WITHIN days of Belgarum highlighting the issue the only surviving piece of Roman Winchester has been weeded.

The stone wall sits inside a grotto on The Weirs next to the Bishop on the Bridge pub. In recent months the wall has been engulfed with plant growth.

This column wrote a piece and the city council sent a team to clear the weeds.

It prompted Belgarum, whose name was inspired by the Roman name for the city, Venta Belgarum, to ponder the history of the small structure that is largely ignored by passers-by.

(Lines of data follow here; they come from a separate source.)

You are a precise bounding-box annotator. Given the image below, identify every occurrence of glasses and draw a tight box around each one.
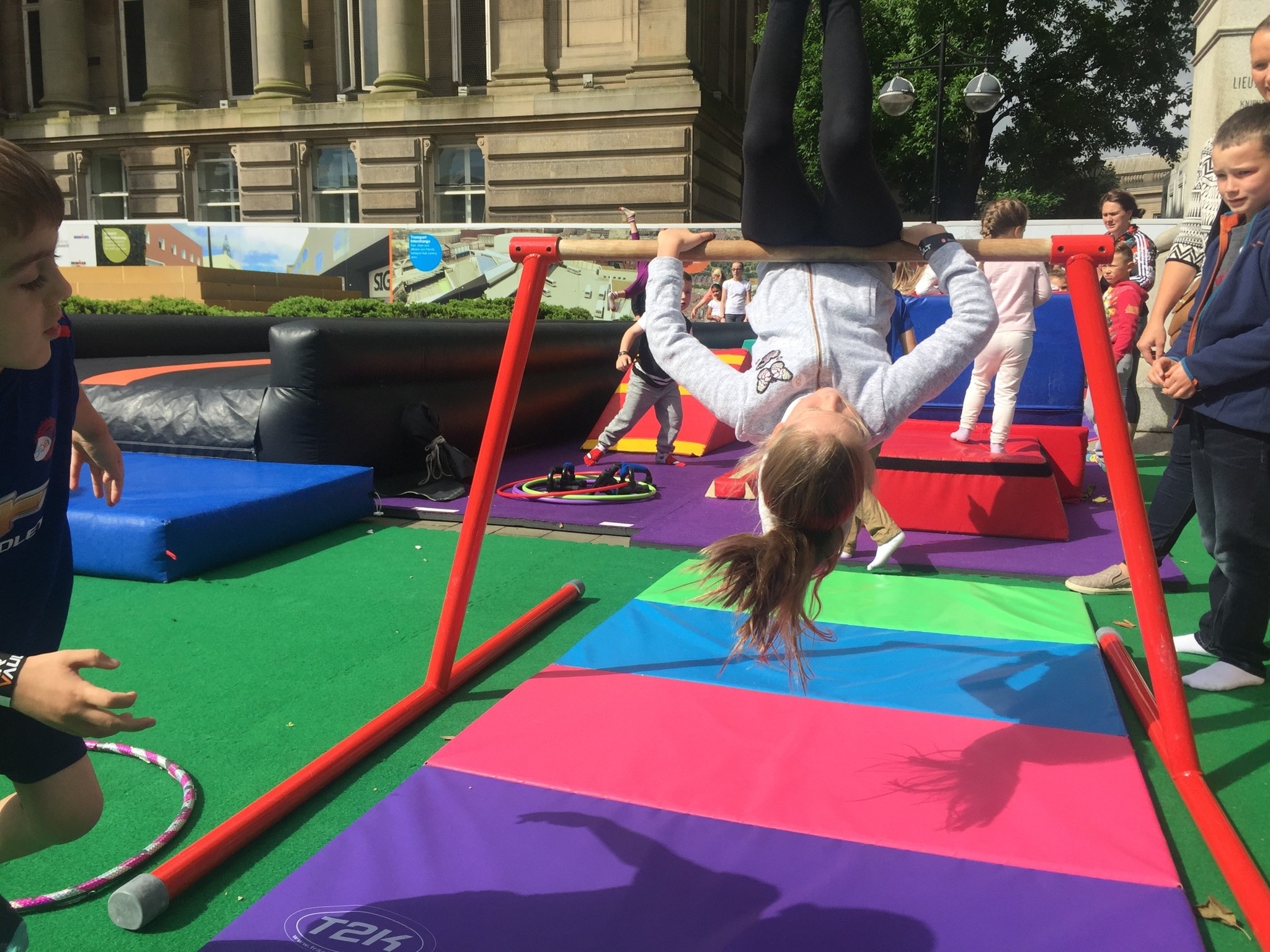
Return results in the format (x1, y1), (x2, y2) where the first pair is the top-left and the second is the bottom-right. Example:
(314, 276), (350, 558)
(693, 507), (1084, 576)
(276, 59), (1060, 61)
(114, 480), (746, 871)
(732, 268), (741, 271)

What was it for? Who built it? and when? Was the wall part of the city defences or was it a house, a meeting place, a shop or a warehouse? It was definitely next to the river which, according to the information sign on the wooden railings, was much wider than it is today.

The fact that the wall is now below ground shows how the ground level has risen in the 1,600-1,800 years since.

Who might have built it? A Roman workmen from the far reaches of the Empire - Morocco, Greece or Turkey? Or perhaps a native craftsman living in a round hut at Owslebury or Twyford and commuting in every day? The native Britons would have done the manual labour of bringing in the stone, while their Roman overseers, not necessarily from Rome, would have given the instructions.

About the only thing we can be fairly certain of is that it was constructed before 410AD when the Romans retreated from Britain to better defend the heart of their empire from the attacks of the pagan invaders, the Goths, the Huns, the Alans and the Lombards.

Winchester slumped into anarchy as the Angles and Saxons invaded and pushed aside the Britons. Winchester is thought to have been largely abandoned before its later rebirth and growth from the seventh century onwards.